Document text:
I’m reading the Extending torch.autograd
doc, and the Double Backward with Custom Functions tutorial. I think I have a grasp of the idea and why it matters for higher order gradient computations. That said, I have a feeling that once_differentiable
provides very limited helps in terms of debugging and error prompting. Consider this toy x ** 2
example (a simplified version of the not-to-do example from the tutorial):
import torch
class BadSquare(torch.autograd.Function):
# This is an example of what NOT to do!
@staticmethod
def forward(ctx, x):
x2 = x * 2
ctx.save_for_backward(x2)
return x ** 2
@staticmethod
def backward(ctx, grad_out):
x2, = ctx.saved_tensors
return grad_out * x2
x = torch.rand(2, requires_grad=True, dtype=torch.double)
torch.autograd.gradcheck(BadSquare.apply, x) # first order check passes
torch.autograd.gradgradcheck(BadSquare.apply, x) # fails, grad(grad(x)) Jacobian mismatch
Instead of ctx saving x
and using it in the backward call, it creates an intermediate tensor x2
which is detached from the computational graph (in the no-grad forward context) and use that in backward (bad!), making x.grad
independent from x
. Hence the grad(grad(x)) check failed.
Now, since this BadSquare
function doesn’t support double backward, I mark the backward as once_differentiable:
@staticmethod
@torch.autograd.function.once_differentiable # add this
def backward(ctx, grad_out):
x2, = ctx.saved_tensors
return grad_out * x2
However the only thing this decorator does is to check whether grad_out
requires_grad in this call (it’ll error if yes). The thing is, for almost all of such “bad examples”, the key limitation is that we have some intermediate results that are hard (or impossible) to be associated to the input x via the standard computational graph (e.g. we may need some third-party approach to compute the grad). However, this has nothing to do with grad_out
and it barely helps to know whether grad_out needs grad or not (Side question: is there even a case where grad_out may require grad? ).
If I compute the Hessian:
def bad_sum_squared(x: torch.Tensor):
return BadSquare.apply(x).sum()
x = torch.rand(2, requires_grad=True, dtype=torch.double)
h = torch.autograd.functional.hessian(bad_sum_squared, x)
print(h) # all zeros
It gives all zeros both with and without the once_differentiable
decorator. There’s no error prompted with the decorator. It just gives a wrong result. So to me this behaves like we already have a backward that doesn’t support higher order derivatives – the computed results are considered as “const” w.r.t. the inputs (like linear/affine functions). Adding the decorator does nothing more than an emphasis that “we gave up”. It doesn’t produce errors as intended.
What am I missing here?

Instruction 1: Transcribe the rows from their start up to and including the line containing "5.81 metres", leaving out the pictures.
The forum post and the rows that follow it come from unrelated sources.

Exercise input:

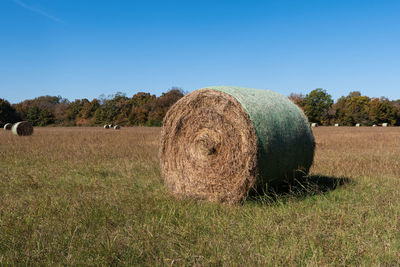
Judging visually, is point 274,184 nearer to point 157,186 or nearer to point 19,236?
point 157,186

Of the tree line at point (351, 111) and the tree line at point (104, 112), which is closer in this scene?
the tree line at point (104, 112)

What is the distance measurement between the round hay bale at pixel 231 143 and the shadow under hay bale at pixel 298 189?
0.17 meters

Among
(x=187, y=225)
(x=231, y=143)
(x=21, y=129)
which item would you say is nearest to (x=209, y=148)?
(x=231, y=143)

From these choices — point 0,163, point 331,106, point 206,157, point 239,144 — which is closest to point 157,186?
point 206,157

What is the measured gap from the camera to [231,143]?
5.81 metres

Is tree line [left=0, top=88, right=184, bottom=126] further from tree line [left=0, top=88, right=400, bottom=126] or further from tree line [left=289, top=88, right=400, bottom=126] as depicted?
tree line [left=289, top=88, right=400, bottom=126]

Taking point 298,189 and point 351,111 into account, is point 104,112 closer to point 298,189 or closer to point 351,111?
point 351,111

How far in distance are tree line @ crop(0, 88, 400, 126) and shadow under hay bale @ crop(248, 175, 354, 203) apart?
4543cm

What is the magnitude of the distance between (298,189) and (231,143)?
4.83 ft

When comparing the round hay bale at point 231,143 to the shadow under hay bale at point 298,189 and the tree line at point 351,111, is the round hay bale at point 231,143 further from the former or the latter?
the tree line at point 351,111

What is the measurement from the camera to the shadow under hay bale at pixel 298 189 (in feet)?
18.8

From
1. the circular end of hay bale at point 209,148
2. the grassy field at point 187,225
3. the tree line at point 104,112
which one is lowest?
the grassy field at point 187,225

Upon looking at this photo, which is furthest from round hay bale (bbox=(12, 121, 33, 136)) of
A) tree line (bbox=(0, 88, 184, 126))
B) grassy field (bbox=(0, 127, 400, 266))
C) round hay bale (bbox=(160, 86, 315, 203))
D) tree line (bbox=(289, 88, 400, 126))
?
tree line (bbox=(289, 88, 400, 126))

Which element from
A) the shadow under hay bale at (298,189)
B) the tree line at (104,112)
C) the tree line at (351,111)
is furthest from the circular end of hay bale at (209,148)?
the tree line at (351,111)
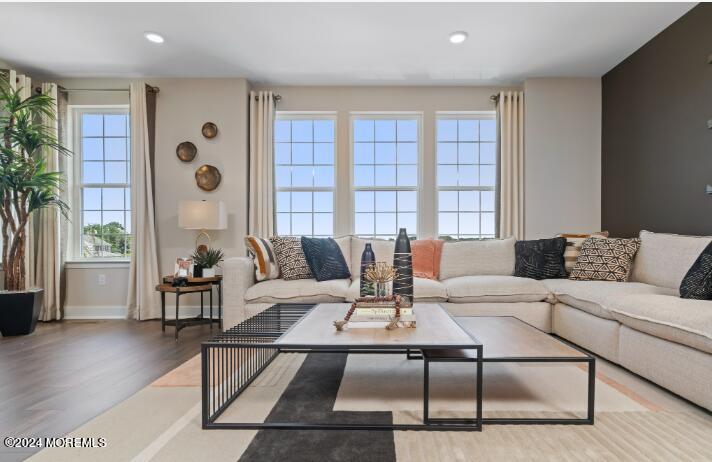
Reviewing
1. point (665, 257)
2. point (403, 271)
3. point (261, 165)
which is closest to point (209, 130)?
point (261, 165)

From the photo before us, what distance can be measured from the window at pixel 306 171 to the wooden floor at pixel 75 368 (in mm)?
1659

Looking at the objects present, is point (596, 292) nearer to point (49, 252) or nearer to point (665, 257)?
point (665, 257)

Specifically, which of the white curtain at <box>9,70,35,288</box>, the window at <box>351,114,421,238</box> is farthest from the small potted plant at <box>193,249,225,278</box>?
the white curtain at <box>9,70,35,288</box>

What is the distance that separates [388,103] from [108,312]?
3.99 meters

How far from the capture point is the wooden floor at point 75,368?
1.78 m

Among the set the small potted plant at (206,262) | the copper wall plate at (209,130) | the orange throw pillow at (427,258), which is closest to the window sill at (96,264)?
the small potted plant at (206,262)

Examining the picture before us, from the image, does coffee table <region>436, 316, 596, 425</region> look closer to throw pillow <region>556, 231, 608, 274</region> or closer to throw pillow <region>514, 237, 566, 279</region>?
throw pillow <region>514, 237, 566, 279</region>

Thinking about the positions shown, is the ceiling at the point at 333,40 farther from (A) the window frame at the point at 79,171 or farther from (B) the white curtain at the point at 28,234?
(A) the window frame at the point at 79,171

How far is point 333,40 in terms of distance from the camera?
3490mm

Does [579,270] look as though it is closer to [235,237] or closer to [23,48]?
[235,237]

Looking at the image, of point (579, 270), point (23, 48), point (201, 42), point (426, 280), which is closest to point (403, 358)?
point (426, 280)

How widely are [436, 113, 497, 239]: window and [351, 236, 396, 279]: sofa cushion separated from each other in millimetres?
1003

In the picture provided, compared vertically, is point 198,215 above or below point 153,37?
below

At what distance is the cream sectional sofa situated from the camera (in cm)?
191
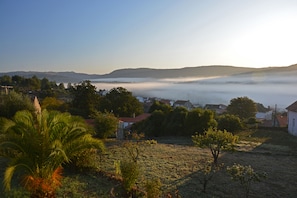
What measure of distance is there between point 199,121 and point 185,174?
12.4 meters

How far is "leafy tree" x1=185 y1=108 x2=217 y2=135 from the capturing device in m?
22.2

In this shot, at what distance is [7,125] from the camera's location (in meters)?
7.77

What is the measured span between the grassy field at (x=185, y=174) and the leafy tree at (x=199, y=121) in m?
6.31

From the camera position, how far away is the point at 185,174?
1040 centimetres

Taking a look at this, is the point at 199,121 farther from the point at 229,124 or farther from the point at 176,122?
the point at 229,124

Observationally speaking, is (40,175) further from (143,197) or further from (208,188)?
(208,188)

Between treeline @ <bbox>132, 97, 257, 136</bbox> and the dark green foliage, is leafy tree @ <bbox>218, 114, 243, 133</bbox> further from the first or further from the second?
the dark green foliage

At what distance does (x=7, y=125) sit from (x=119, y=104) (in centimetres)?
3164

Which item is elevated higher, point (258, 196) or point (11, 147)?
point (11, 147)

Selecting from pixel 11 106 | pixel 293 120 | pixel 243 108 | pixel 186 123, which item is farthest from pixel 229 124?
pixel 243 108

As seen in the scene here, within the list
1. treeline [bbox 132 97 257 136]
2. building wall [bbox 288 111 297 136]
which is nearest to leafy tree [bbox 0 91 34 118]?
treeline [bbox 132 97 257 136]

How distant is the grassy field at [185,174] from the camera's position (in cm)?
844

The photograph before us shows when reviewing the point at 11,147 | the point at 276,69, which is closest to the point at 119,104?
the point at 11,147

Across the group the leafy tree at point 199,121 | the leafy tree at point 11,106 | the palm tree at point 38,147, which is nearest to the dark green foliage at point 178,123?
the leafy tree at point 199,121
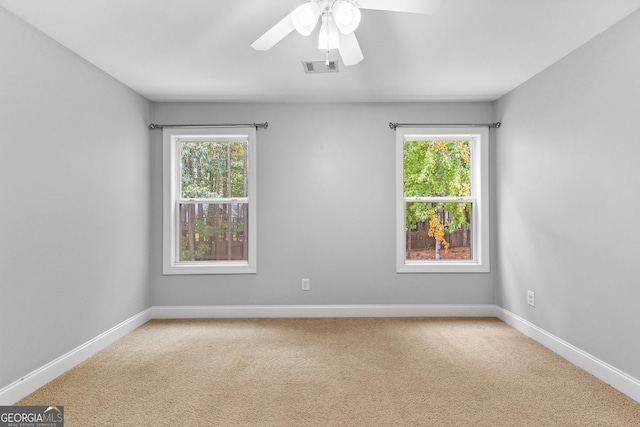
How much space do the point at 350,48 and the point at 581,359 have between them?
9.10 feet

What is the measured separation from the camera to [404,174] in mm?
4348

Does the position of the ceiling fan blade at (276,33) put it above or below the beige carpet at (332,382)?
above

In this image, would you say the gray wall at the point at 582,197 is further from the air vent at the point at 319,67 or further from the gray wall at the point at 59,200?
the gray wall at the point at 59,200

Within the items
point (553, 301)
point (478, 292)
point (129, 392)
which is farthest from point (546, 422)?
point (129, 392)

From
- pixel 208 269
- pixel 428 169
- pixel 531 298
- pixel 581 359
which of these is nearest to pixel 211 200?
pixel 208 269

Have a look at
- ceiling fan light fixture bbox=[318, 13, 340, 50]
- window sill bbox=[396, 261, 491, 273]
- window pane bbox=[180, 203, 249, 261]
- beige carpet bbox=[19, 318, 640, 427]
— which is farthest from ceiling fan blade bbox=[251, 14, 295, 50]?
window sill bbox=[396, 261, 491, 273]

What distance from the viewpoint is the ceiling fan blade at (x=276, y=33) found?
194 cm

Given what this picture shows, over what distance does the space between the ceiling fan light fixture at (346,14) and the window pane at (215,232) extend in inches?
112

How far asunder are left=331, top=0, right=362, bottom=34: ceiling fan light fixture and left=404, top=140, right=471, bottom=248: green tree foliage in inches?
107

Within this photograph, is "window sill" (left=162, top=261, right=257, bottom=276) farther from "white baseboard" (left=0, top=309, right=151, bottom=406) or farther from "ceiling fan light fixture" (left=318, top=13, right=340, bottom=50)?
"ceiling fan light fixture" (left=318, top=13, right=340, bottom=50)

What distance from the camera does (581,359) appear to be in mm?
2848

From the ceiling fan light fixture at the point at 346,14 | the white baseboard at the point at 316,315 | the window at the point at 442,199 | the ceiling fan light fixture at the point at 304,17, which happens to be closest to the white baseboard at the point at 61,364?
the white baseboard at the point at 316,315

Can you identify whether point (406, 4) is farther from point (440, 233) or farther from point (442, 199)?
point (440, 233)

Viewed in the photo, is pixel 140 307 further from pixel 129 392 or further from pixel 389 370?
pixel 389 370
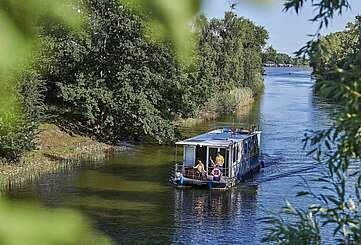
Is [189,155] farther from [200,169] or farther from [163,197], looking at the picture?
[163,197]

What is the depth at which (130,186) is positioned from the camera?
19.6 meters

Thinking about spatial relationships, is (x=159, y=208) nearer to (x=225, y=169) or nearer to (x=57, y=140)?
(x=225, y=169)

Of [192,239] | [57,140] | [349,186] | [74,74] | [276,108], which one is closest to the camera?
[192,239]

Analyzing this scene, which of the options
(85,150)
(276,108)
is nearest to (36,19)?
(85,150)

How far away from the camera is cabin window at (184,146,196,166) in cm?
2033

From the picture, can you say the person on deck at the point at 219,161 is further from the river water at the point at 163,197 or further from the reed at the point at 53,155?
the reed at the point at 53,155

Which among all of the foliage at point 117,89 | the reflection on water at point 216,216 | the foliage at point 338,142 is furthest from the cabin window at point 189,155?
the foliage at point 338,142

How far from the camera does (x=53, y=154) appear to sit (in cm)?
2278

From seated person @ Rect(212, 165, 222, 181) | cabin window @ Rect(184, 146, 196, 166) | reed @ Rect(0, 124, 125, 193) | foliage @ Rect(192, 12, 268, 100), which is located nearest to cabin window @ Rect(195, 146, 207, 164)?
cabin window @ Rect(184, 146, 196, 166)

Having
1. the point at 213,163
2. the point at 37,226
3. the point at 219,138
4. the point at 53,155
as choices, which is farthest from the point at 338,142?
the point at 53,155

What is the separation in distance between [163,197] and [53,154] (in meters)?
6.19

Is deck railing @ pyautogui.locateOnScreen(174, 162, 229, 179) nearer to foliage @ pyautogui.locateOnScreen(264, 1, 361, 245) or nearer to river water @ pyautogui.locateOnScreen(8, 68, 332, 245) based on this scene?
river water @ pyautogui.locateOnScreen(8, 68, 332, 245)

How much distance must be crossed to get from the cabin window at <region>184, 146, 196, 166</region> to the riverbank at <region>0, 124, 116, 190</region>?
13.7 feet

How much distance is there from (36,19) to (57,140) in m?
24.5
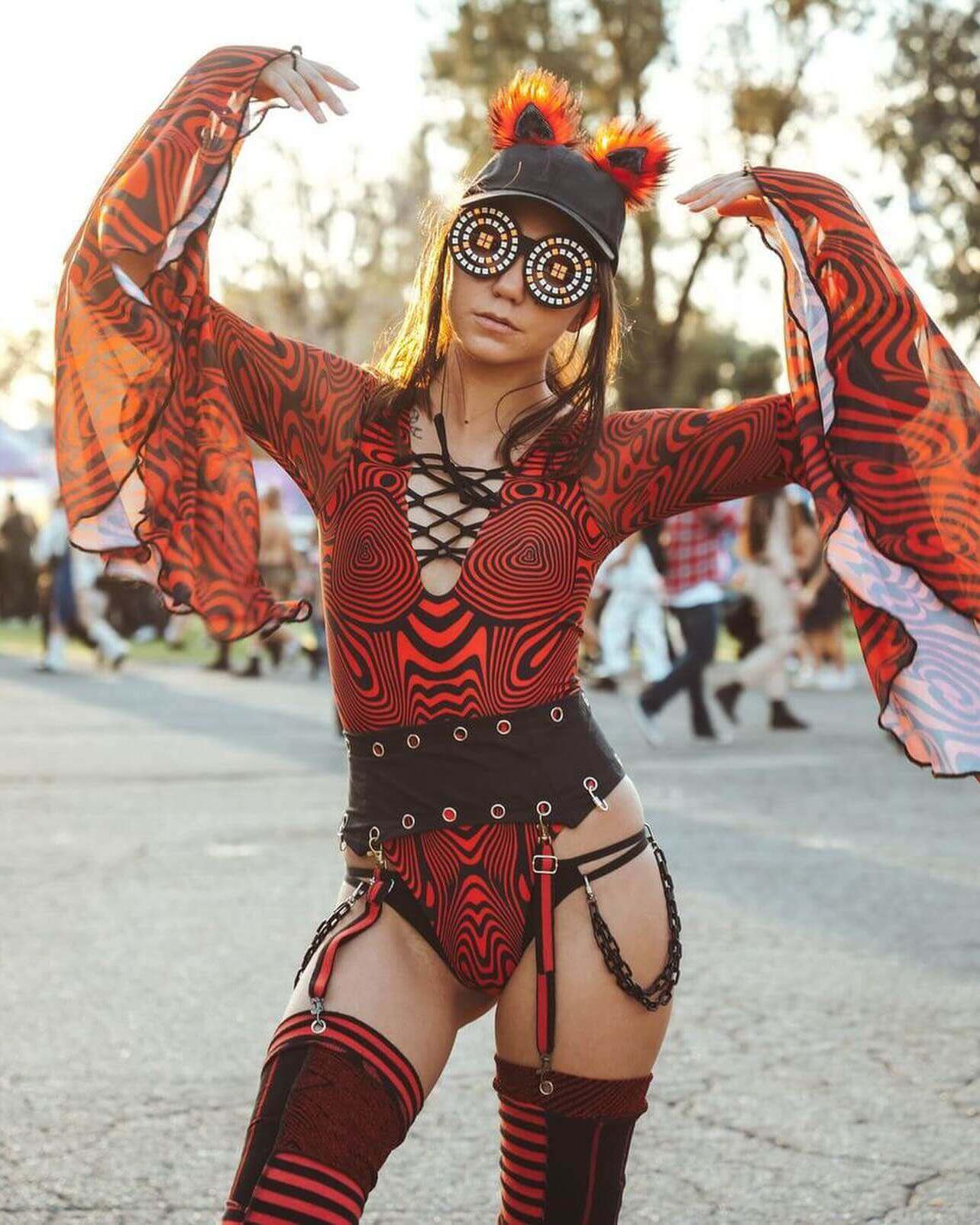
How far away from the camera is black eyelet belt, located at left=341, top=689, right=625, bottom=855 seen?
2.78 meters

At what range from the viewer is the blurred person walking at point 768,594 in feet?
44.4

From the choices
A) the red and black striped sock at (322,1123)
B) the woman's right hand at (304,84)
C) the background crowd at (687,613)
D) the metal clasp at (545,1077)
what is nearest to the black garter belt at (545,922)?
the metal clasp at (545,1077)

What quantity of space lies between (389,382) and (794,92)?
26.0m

Instruction 2:
Using the forum post on once_differentiable, answer these:
(a) Which check on BadSquare passes?
(b) According to the post, what is the only thing the once_differentiable decorator does?
(c) What does the computed Hessian print?

Expected output 1:
Judging visually, is point 274,184 nearer to point 157,186 or nearer to point 19,236?
point 157,186

Of the tree line at point (351, 111) and the tree line at point (104, 112), which is closer in this scene?
the tree line at point (104, 112)

What is the distance measurement between the round hay bale at pixel 231 143 and the shadow under hay bale at pixel 298 189?
0.17 meters

Among
(x=187, y=225)
(x=231, y=143)
(x=21, y=129)
which item would you say is nearest to (x=209, y=148)?
(x=231, y=143)

From these choices — point 0,163, point 331,106, point 206,157, point 239,144 — which is closest to point 157,186?
point 206,157

What is the measured gap from the camera to [231,143]?
5.81 metres

Expected output 2:
(a) The first order check, torch.autograd.gradcheck, passes.
(b) It checks whether grad_out requires grad in the call and raises an error if it does.
(c) All zeros.